» Task prompt: From the records below, copy the lines that include "Assistant".

=== Data to use ===

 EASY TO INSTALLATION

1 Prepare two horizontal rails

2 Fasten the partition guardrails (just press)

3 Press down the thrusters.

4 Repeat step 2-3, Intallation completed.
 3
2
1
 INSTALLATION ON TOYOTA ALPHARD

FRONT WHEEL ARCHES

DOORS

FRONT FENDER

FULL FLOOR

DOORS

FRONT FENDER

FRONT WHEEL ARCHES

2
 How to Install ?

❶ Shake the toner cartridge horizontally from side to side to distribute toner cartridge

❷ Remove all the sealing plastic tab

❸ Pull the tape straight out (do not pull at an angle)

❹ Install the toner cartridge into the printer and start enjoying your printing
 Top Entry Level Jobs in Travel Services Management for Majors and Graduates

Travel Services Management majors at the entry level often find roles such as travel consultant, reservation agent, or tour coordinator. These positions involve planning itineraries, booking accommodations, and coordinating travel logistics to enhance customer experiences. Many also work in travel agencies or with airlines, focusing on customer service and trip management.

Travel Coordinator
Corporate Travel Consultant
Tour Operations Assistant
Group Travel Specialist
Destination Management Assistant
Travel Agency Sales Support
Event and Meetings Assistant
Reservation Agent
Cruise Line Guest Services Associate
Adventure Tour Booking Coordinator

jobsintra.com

===
=== Data to use ===

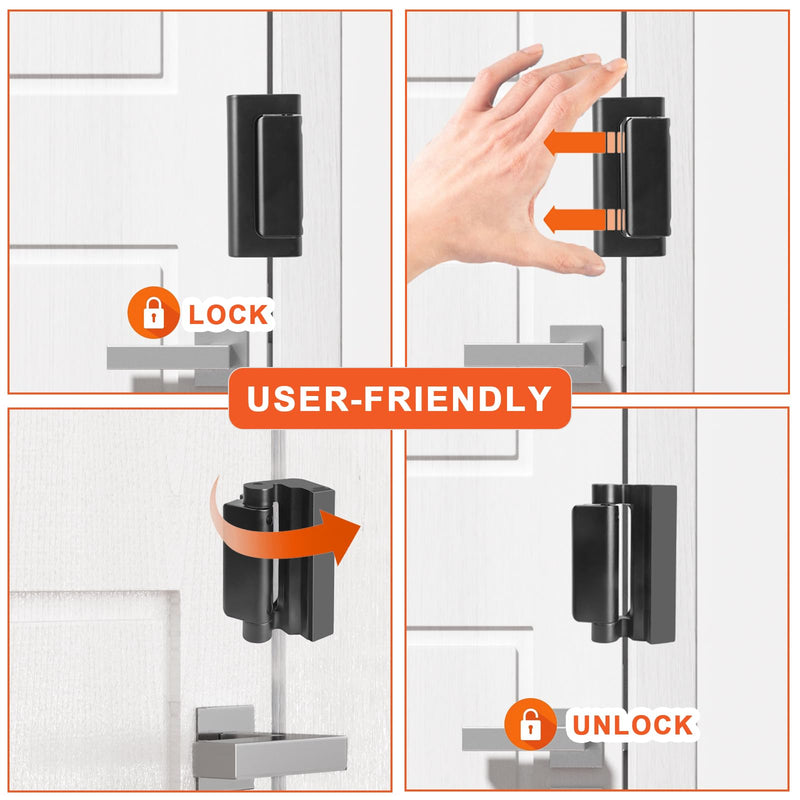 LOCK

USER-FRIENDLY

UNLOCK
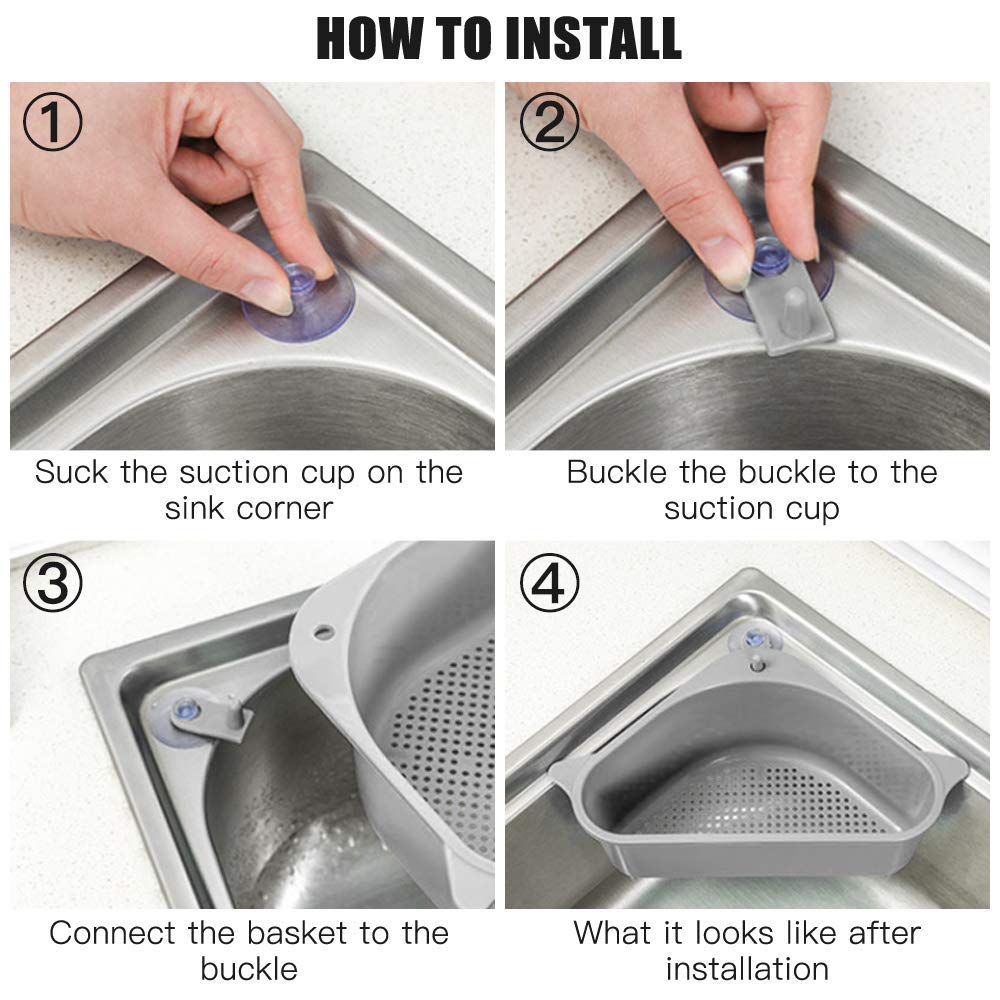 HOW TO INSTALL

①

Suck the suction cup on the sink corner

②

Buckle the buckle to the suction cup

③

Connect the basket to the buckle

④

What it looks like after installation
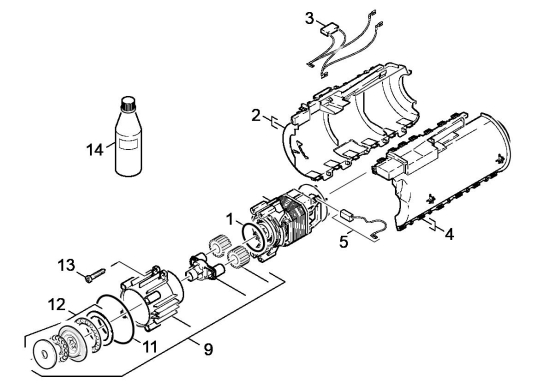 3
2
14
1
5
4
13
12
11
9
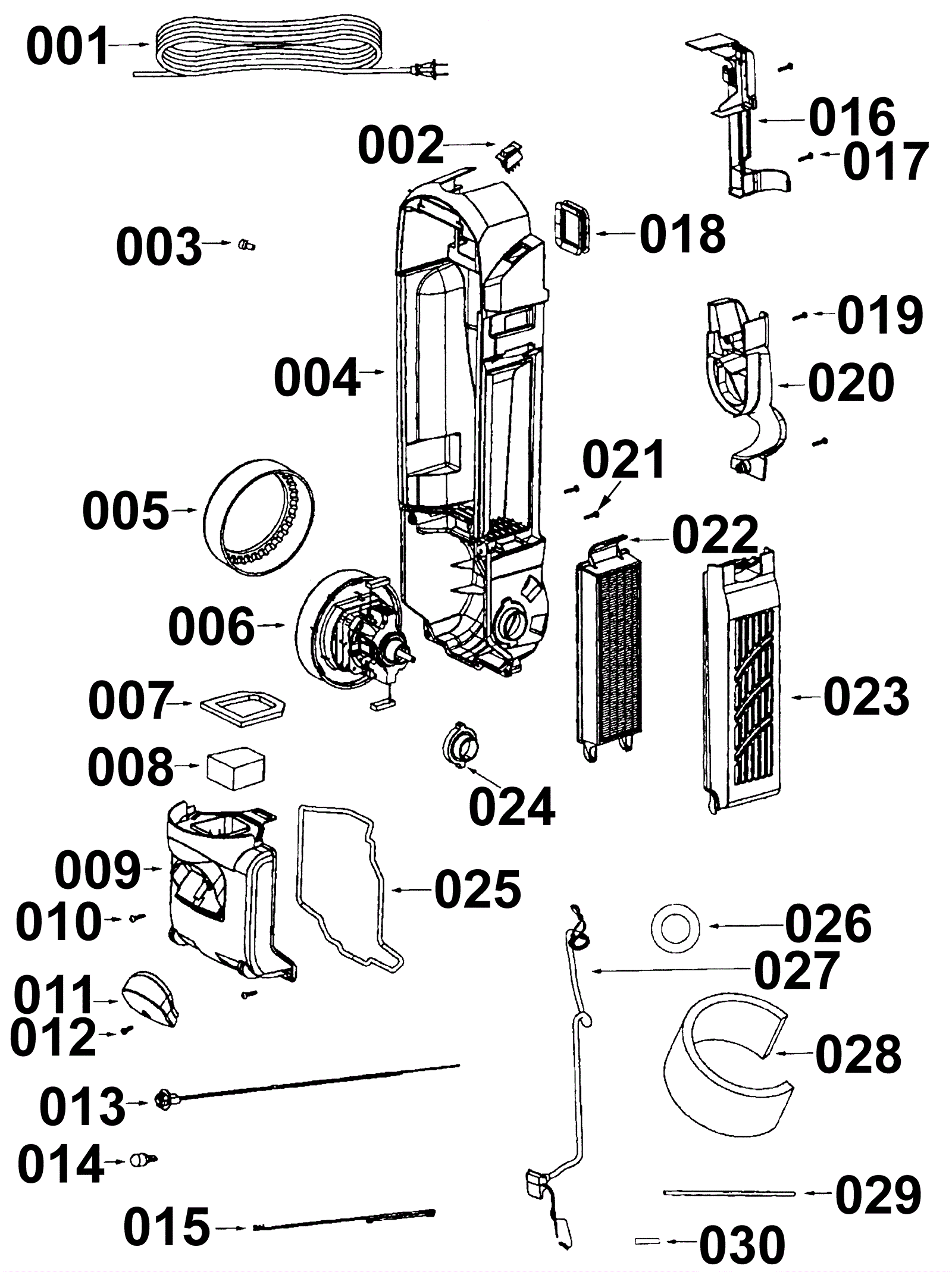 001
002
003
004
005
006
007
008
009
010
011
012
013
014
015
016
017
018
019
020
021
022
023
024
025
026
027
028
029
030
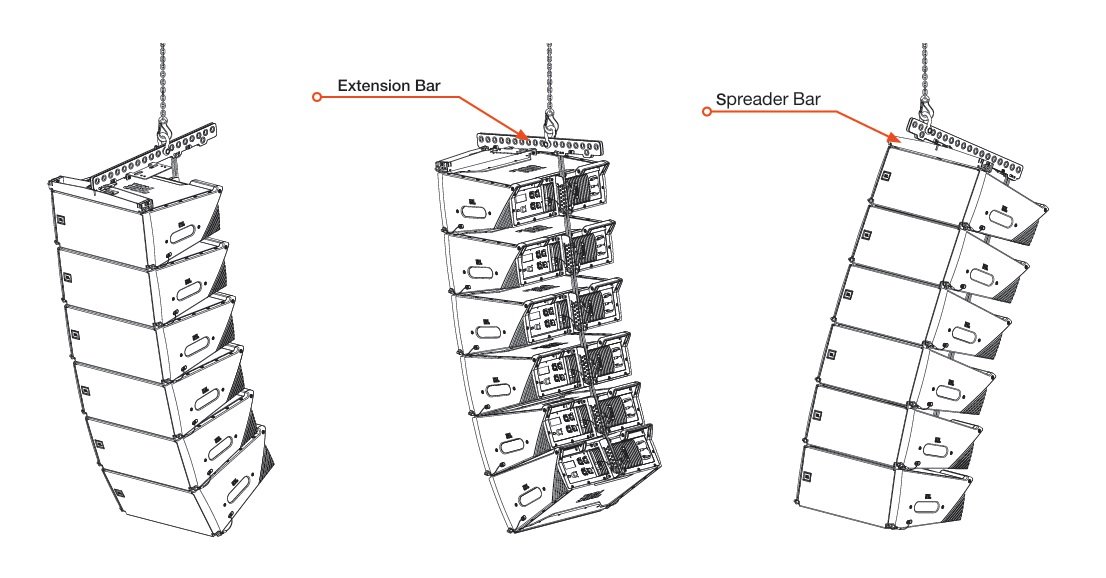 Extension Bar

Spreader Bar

===

» Answer to this exercise:
Tour Operations Assistant
Destination Management Assistant
Event and Meetings Assistant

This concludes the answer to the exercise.